Exercise: Copy out every line of the listing below that contains the word "steel".

=== Material supplied ===

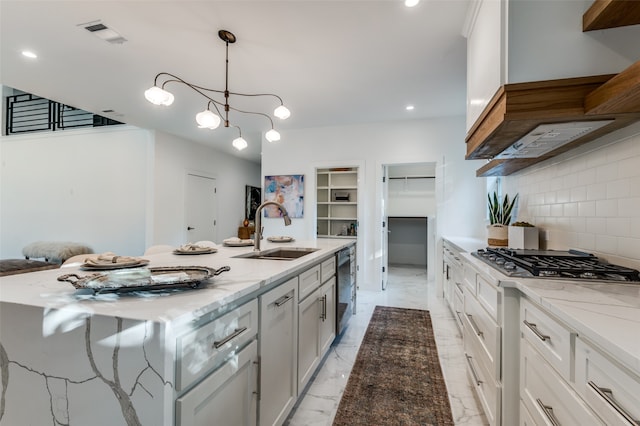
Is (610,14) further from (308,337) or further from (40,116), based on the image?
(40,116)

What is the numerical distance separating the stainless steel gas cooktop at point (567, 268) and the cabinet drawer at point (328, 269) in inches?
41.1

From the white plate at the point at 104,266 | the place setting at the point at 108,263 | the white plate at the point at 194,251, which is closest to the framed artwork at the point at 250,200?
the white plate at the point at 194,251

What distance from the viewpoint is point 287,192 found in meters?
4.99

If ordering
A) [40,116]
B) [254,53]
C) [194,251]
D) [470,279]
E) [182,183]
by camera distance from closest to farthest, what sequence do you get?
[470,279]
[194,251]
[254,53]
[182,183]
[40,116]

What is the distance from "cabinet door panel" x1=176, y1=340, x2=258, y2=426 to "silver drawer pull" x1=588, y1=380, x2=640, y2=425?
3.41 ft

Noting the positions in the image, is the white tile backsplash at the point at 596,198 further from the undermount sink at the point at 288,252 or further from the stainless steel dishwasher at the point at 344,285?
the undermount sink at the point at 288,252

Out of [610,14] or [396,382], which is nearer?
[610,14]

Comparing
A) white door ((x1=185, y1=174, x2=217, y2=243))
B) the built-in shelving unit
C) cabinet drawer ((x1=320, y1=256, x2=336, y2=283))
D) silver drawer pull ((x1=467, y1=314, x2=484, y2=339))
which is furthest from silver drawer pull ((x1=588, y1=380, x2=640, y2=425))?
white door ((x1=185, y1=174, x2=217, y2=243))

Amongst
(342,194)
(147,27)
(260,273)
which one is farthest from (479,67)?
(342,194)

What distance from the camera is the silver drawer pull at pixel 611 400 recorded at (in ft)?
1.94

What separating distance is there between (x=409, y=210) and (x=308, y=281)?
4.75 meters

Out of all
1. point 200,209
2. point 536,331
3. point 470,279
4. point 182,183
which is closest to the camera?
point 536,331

===
=== Material supplied ===

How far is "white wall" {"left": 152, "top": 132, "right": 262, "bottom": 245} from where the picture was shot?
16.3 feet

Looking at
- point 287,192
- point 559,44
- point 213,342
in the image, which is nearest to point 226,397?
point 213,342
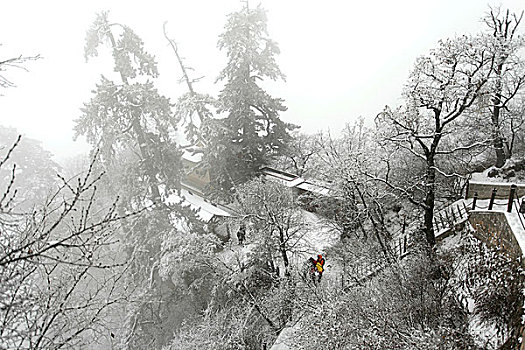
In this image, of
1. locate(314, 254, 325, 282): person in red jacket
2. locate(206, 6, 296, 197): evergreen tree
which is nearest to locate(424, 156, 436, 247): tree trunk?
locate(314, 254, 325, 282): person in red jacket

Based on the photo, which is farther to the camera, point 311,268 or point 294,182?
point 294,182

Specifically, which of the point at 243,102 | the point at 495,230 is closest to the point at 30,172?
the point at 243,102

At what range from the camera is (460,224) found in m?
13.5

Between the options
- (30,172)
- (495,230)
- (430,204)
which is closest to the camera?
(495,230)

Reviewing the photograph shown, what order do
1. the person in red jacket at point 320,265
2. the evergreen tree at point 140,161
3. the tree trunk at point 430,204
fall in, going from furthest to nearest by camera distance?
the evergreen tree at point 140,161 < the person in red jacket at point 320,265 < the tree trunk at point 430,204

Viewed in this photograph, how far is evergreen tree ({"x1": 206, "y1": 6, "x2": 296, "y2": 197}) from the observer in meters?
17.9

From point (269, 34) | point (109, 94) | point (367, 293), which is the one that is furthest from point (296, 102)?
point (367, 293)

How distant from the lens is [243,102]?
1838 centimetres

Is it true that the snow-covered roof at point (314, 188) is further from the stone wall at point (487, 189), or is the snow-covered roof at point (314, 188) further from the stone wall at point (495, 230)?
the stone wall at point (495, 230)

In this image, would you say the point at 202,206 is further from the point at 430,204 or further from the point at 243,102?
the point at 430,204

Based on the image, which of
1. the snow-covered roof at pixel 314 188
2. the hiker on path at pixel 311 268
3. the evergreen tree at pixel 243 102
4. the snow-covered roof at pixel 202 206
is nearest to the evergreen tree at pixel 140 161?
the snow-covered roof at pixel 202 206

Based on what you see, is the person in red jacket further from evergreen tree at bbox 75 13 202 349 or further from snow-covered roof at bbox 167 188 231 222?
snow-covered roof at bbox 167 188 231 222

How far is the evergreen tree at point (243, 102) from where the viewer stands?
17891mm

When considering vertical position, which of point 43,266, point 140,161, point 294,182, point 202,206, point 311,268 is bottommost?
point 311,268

===

Finished answer:
What is the numerical distance separating the stainless steel gas cooktop at point (567, 268) and the cabinet drawer at point (328, 269) in inches?
Noting the positions in the image, is the white tile backsplash at the point at 596,198 further from the undermount sink at the point at 288,252 or further from the stainless steel dishwasher at the point at 344,285?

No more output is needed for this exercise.